- **Reading text**:
::::::::

I bought a brand new bc 1250A (autofeed) with curbside (chute turns into the curb for side loading) in 1999. It was a great chipper mainly because I bought the biggest power, the 115 hp turbo diesel...Perkins.

Never had any major probs and you coming off such a small machine will appreciate it if it has autofeed and the biggest power plant. Bought it for around $23k and sold it last year for $15k to a township who looked at "about 50 machines" before buying mine. Not bad resale value but we keep our stuff, well, like an ex Marine would keep their stuff.

Bought a bc 2k prior to selling it with hurricane money.

Would have kept it if I had the room and last winter wasn't so dead.


----------



## prentice110

If any chipper is better than no chipper is your philosophy, then 1250s are fine. Ive been running one of those for a guy I sub for off and on for the last 8 years and I absolutely hate it. The chute clogs like nobodies bidness, the feedwheels are taller than the capacity so all sorts of stuff gets hung up on the "ledge" behind the feedwheels. The knives are single sided so you cant flip em when there dull. All the weight is on one side so you have to flip your tires all the time to keep from having a racing slick on the passenger side. If the pto ever goes out its a nitemare to re-align the belt. The bed-knife and the shafts are weak. There fine if you do alot of trims, and the occasional removal, but I would never buy one. The only nice thing I can say is you dont have to clean up a bunch of crap under the feed when your done, yet, with bandits horizontal feed, there is a chance that some smaller rocks that your groundies will inevitably throw in may fall out the bottom. (Yet another doom and gloom post courtesy of Prentice110) Oh, and they never put a support on the pipe comin outa the hyd oil tank so after a few bumps down the road it like to crack and dump oil on your customers nice expensive new driveway.


----------



## treevet

probably had the little 80hp eng. ours handled big td's anytime. gotta shar;pen the knives sometimes too ya know?

::::::::

- **Given records**:

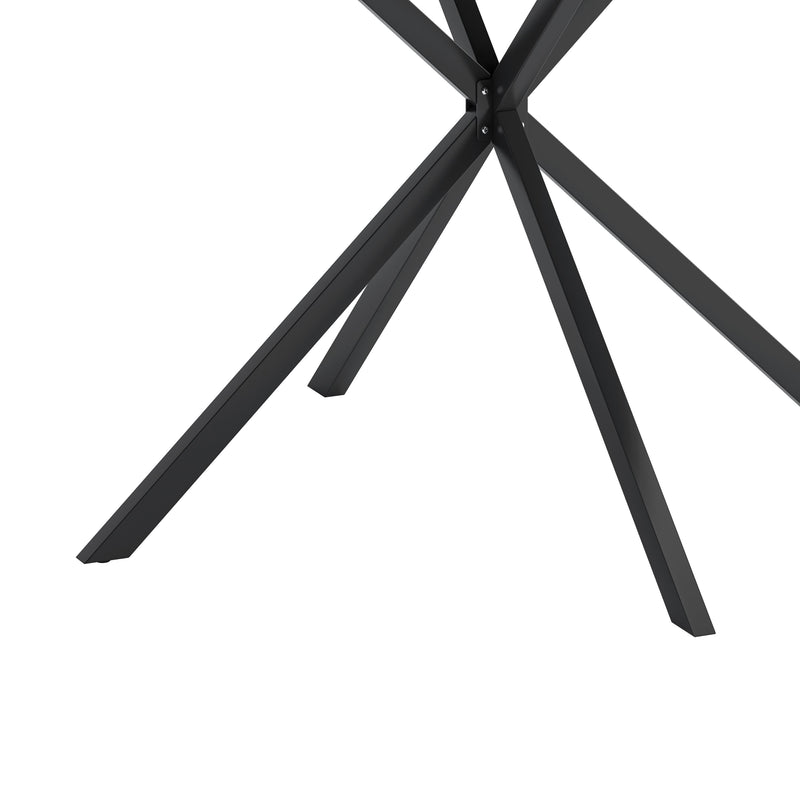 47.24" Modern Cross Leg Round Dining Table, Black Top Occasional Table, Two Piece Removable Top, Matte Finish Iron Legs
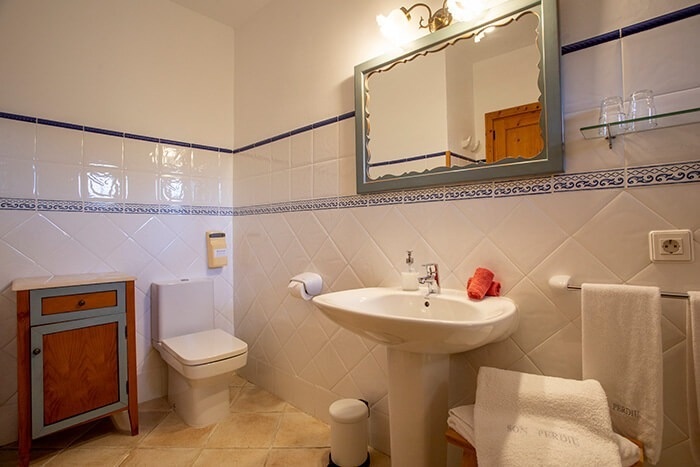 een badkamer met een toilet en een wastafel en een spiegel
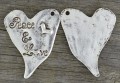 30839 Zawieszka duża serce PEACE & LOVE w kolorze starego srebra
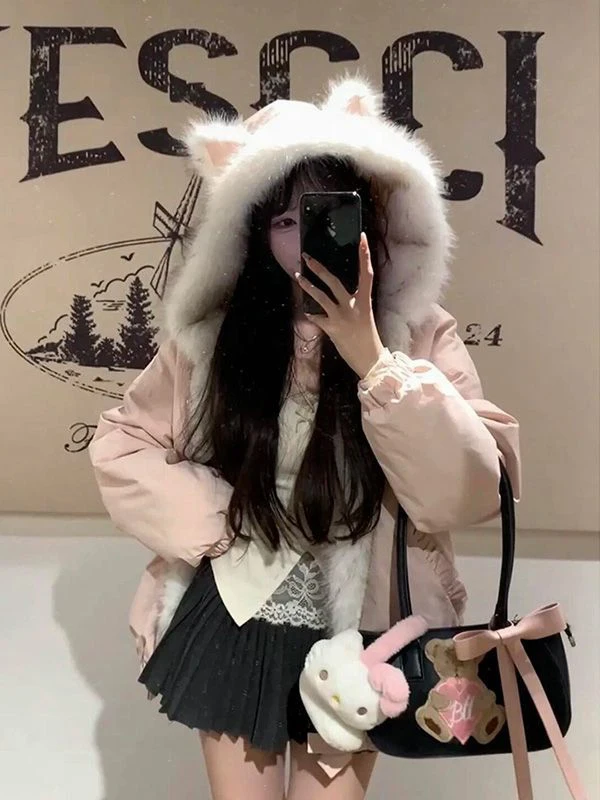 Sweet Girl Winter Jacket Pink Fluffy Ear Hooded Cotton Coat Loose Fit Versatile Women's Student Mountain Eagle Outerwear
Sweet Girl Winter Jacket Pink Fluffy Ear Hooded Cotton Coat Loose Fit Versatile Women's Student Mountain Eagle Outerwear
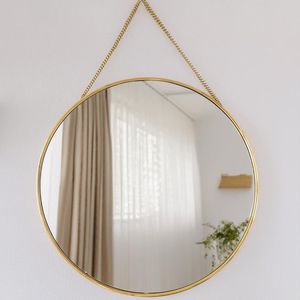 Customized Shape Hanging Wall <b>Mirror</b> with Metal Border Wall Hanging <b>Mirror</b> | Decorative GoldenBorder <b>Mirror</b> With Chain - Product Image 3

::::::::

- **Activity**: In the chipper forum thread, how much was the 1250A sold for last year, and who bought it?

- **Answer for this exercise**: It sold for $15k to a township.